RIO DE JANEIRO – John Colum Chrichton-Stuart Earl of Bute Dumfries trocou a nobreza do título de VII Marquês de Bute e a aristocracia dos castelos da Escócia pelo ronco dos motores, poças de óleo em oficinas, o cheiro da gasolina e pneu queimado. Os ternos e trajes da nobreza pelo macacão e capacete. E fez do automobilismo sua vida.
Hoje, Johnny Dumfries despediu-se. Precocemente, cedo demais. Tinha 62 anos, perdeu a vida para um câncer. Pode não ter sido – e talvez não fosse mesmo – um piloto brilhante. Mas entrou para a história de uma das mais conhecidas competições de todos os tempos e está nos compêndios da Fórmula 1.
Foi pela orientação de Dave Morgan que o garoto da nobreza virou piloto na Fórmula Ford inglesa. Em 1983, já estava na Fórmula 3 europeia e num confronto internacional em Silverstone, preliminar do GP da Inglaterra de Fórmula 1, terçou bigodes com a sensação da categoria na sua Grã-Bretanha: Ayrton Senna.
Na temporada seguinte, sem Ayrton – já na Fórmula 1 – Dumfries dividiu-se entre o Ingl^ês de F3 e a Euroseries da categoria.
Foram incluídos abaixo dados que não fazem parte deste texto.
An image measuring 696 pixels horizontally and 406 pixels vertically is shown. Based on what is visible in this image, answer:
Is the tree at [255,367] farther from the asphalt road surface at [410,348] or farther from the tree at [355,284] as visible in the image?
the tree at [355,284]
Com um Ralt Volkswagen, venceu 10 vezes na “Ilha” e foi campeão inglês e vice do Europeu, perdendo o título para outro jovem talento, Ivan Capelli.
As coisas não foram bem em 85, embora a Ferrari lhe tenha ofertado o papel de piloto de testes. Na recém-criada Fórmula 3000, esteve na Onyx Grand Prix, mas só fez um ponto em Vallelunga. Foi apeado do carro antes que o campeonato terminasse.
Com um currículo magro na categoria de acesso, ninguém entendeu como Dumfries, então com 27 anos, chegou à Fórmula 1. Ayrton Senna entende e Peter Warr, também. Primeiro, Senna vetou Derek Warwick na Lotus por razões que a própria razão desconhece. Depois, a John Player Special vetou Maurício Gugelmin, uma indicação de Ayrton – em termos: a JPS aceitou patrocinar o compatriota de Senna na Fórmula 3000 pela West Surrey. Para satisfazer a British Imperial Tobacco, veio Dumfries. Que em nada incomodaria a Ayrton.
Sua presença na categoria máxima não foi mesmo de encher os olhos. Mas se não era tão exuberante quanto Senna, o escocês não fazia besteira. Está certo: não se classificou em Mônaco. Mas nas demais etapas, em meio a nove abandonos, a maioria deles na primeira metade do calendário, conseguiu terminar seis e fez três pontos – 5º colocado no Hungaroring, na estreia do GP da Hungria e sexto em Adelaide, na Austrália.
O grande barato daquele ano é que no Lotus #11 de Dumfries foi instalada a primeira câmera onboard efetivamente usada nas transmissões de televisão. Invariavelmente, havia problemas técnicos e falhas de imagem. O que hoje virou lugar-comum era incrível há 35 anos atrás. Aliás, vejam aqui abaixo o vídeo de Dumfries a bordo da Lotus 98T Renault no GP da Austrália. Com narração do também falecido Murray Walker.
A passagem de Dumfries pela F1 foi efêmera e ele buscou outros caminhos: no Endurance, ajudou Raul Boesel a vencer os 1000 km de Spa para o brasileiro se consagrar campeão mundial do Grupo C. No ano seguinte, a bordo do Jaguar XJR9, venceu as 24h de Le Mans dividindo honras com Andy Wallace e Jan Lammers.
Curiosidade: em cinco participações em La Sarthe, foi a única vez em que Johnny esteve na quadriculada. Na estreia, pela Sauber-Mercedes em 1987, dividia o carro com ninguém menos que Chip Ganassi e Mike Thackwell. Depois, em 1989/90, foi piloto da equipe oficial de fábrica Tom’s Toyota e fez sua última Le Mans em 1991 com um Cougar C26S Porsche junto aos nórdicos Thomas Danielsson e Anders Olofsson.
Para dizer que ele nunca mais voltou a Le Mans, em 2003, já com 45 anos, fez o Journée Test daquele ano num protótipo DBA 4-03S Zytek da equipe Ree Nielsen Motorsport junto a John Nielsen e Hayanari Shimoda. Não disputaria a corrida: acabou substituído por Casper Elgaard.
E assim acabou a carreira de Johnny Dumfries. Hoje, ele partiu para outro plano. Que descanse em paz.